- **GEGEBENER TEXTAUSZUG**:
-----

Da es der GmbH sowohl an einem handlungsfähigen Geschäftsführer wie auch an einem solchen Gesellschafter fehlt, fehlt es auch der CV und mit dieser der Beklagten an einem Vertreter. Sie ist führungslos und erfüllt damit die Voraussetzung der 2. Alternative des § 241 Abs. 1 ZPO.



c. Der im Rahmen des Insolvenzverfahrens über das Vermögen der CV bestellte Curator kann die Beklagte nicht vertreten. Dies ergibt sich aus dem in Bezug genommenen Gutachten über die niederländische Rechtslage. Gemäß Art. 23 Fallissementswet (Fw) verliert im Konkurs der Schuldner die Befugnis sein Vermögen zu verwalten und darüber zu verfügen. Dem entsprechend bestimmt Art. 68 Abs. 1 Fw, dass der Konkursverwalter mit der Verwaltung und der Liquidation des Vermögens beauftragt ist. Aus dem Fallissementswet ergibt sich nicht, dass der Curator im allgemeinen Sinne Vertreter des Schuldners ist. Zweck des Konkursverfahrens ist die Liquidation des zur Konkursmasse gehörenden Vermögens des Schuldners zu Gunsten der Gläubiger. Dies bedeutet nach dem Verständnis des niederländischen Rechts, dass die Kompetenz des Curators auf die Vermögensrechte des Schuldners beschränkt ist. Der Curator ist kein Organ der insolventen juristischen Person. Die Geschäftsführer verlieren durch den Konkurs ihre Vertretungsbefugnis nicht (Hooge Raad v. 19.05.1999, ECLI:NL:HR:1999:AD3052 [De Haan Beheer]). Der Curator ist folglich nicht der Vertreter der Beklagten. Er kann deshalb nicht "für die CV" dergestalt handeln, dass er die beklagte BV vertritt. Dies gilt unabhängig von der bereits festgestellten Rechtslage, dass nämlich die CV schon dem Grunde nach nicht Geschäftsführerin der BV sein kann.

-----

- **AUFGEFÜHRTE EINTRÄGE**:
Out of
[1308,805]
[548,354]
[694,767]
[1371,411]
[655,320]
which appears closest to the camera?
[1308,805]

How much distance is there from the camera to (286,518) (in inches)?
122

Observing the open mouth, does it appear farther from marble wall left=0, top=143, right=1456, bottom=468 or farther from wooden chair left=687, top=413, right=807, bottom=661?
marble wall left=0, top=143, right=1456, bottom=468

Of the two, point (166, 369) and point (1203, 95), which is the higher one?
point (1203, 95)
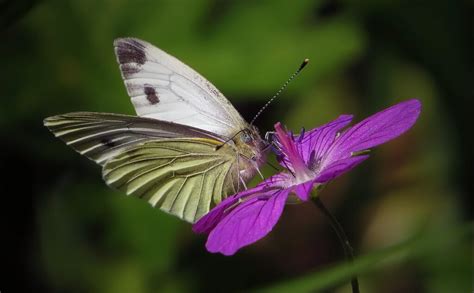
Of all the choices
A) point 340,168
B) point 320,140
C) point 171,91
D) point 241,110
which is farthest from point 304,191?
point 241,110

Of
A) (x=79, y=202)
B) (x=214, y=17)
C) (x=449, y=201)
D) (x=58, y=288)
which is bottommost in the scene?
(x=449, y=201)

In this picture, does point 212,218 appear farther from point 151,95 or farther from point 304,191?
point 151,95

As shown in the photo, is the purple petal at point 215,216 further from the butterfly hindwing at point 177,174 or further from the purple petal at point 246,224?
the butterfly hindwing at point 177,174

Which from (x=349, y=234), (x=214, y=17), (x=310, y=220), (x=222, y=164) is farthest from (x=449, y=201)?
(x=222, y=164)

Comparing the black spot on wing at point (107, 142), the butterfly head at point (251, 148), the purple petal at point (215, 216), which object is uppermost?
the black spot on wing at point (107, 142)

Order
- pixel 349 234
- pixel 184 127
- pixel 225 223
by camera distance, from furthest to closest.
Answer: pixel 349 234 < pixel 184 127 < pixel 225 223

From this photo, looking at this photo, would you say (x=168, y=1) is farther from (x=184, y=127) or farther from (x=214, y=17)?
(x=184, y=127)

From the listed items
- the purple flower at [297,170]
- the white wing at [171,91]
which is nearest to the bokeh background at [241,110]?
the white wing at [171,91]
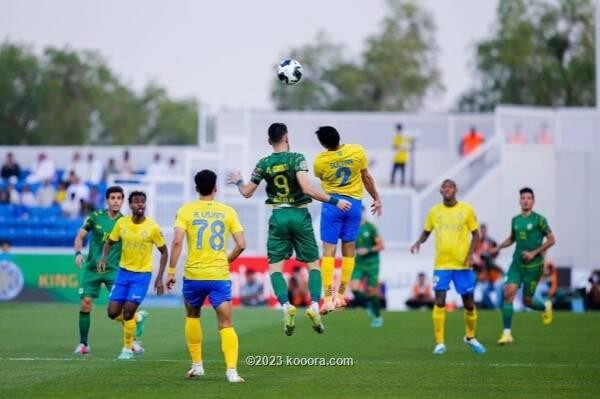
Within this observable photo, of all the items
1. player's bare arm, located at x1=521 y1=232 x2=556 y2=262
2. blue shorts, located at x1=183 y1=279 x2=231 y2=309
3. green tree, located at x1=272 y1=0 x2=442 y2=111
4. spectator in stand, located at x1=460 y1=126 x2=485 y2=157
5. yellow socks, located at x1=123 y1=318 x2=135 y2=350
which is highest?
green tree, located at x1=272 y1=0 x2=442 y2=111

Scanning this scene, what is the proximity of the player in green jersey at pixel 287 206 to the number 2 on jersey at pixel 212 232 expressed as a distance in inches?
61.8

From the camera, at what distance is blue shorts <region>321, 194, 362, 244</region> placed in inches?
744

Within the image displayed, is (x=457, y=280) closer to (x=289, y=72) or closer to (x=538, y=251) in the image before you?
(x=538, y=251)

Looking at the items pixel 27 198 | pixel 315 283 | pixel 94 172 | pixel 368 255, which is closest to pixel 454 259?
pixel 315 283

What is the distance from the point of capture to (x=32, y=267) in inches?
1484

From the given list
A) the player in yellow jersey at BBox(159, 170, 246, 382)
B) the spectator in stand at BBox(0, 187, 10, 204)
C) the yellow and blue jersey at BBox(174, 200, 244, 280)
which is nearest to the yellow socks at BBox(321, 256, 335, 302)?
the player in yellow jersey at BBox(159, 170, 246, 382)

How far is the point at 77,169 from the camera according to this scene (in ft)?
151

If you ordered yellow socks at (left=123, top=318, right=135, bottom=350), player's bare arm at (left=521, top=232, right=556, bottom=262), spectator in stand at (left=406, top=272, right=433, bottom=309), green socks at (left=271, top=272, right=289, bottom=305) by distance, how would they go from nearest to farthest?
green socks at (left=271, top=272, right=289, bottom=305)
yellow socks at (left=123, top=318, right=135, bottom=350)
player's bare arm at (left=521, top=232, right=556, bottom=262)
spectator in stand at (left=406, top=272, right=433, bottom=309)

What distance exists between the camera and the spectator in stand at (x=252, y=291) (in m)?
37.6

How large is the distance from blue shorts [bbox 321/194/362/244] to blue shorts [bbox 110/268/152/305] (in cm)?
254

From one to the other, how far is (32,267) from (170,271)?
74.0 feet

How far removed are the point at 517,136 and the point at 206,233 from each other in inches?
1208

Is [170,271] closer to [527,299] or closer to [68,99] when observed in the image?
[527,299]

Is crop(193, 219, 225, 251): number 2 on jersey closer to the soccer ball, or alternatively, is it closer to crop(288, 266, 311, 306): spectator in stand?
the soccer ball
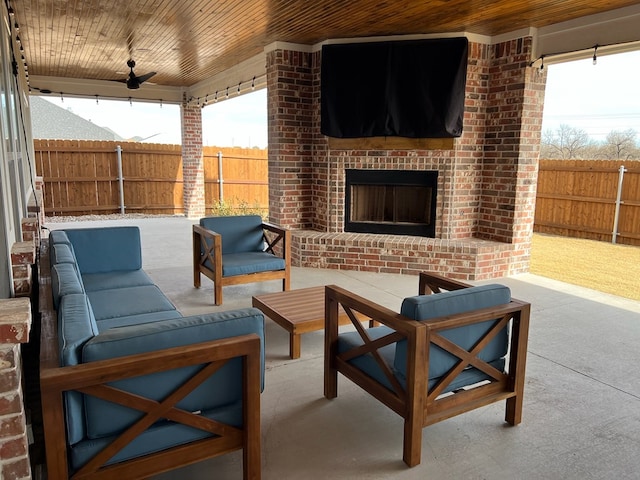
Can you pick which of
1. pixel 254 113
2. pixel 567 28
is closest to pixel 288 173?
pixel 567 28

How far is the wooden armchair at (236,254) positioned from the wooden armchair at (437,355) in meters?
2.09

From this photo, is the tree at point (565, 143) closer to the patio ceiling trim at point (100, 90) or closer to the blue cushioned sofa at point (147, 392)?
the patio ceiling trim at point (100, 90)

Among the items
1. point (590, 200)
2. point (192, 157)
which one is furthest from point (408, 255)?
point (192, 157)

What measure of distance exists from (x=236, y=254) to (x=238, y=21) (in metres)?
2.62

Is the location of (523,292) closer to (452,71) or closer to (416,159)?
(416,159)

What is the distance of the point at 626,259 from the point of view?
23.2 feet

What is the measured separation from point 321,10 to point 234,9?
2.97 ft

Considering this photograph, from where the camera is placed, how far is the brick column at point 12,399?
4.85 ft

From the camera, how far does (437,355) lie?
2.29 meters

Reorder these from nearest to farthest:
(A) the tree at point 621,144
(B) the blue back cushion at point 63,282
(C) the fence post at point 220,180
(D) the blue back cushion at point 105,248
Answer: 1. (B) the blue back cushion at point 63,282
2. (D) the blue back cushion at point 105,248
3. (C) the fence post at point 220,180
4. (A) the tree at point 621,144

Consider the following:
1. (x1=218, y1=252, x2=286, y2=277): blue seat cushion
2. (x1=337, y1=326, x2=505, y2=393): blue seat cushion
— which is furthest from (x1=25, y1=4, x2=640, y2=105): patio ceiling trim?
(x1=337, y1=326, x2=505, y2=393): blue seat cushion

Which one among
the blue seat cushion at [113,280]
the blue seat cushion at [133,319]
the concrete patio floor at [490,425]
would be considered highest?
the blue seat cushion at [113,280]

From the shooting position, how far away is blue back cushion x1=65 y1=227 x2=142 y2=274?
4117 mm

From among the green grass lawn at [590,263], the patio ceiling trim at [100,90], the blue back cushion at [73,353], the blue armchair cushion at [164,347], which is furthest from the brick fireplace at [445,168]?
the patio ceiling trim at [100,90]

-----

- **IHRE AUFGABE**:
Schreiben Sie aus dem Textauszug den Abschnitt von „Da es der GmbH“ bis einschließlich „Abs. 1 ZPO.“ wortgetreu ab.

- **AUSGABE UNTEN**:
Da es der GmbH sowohl an einem handlungsfähigen Geschäftsführer wie auch an einem solchen Gesellschafter fehlt, fehlt es auch der CV und mit dieser der Beklagten an einem Vertreter. Sie ist führungslos und erfüllt damit die Voraussetzung der 2. Alternative des § 241 Abs. 1 ZPO.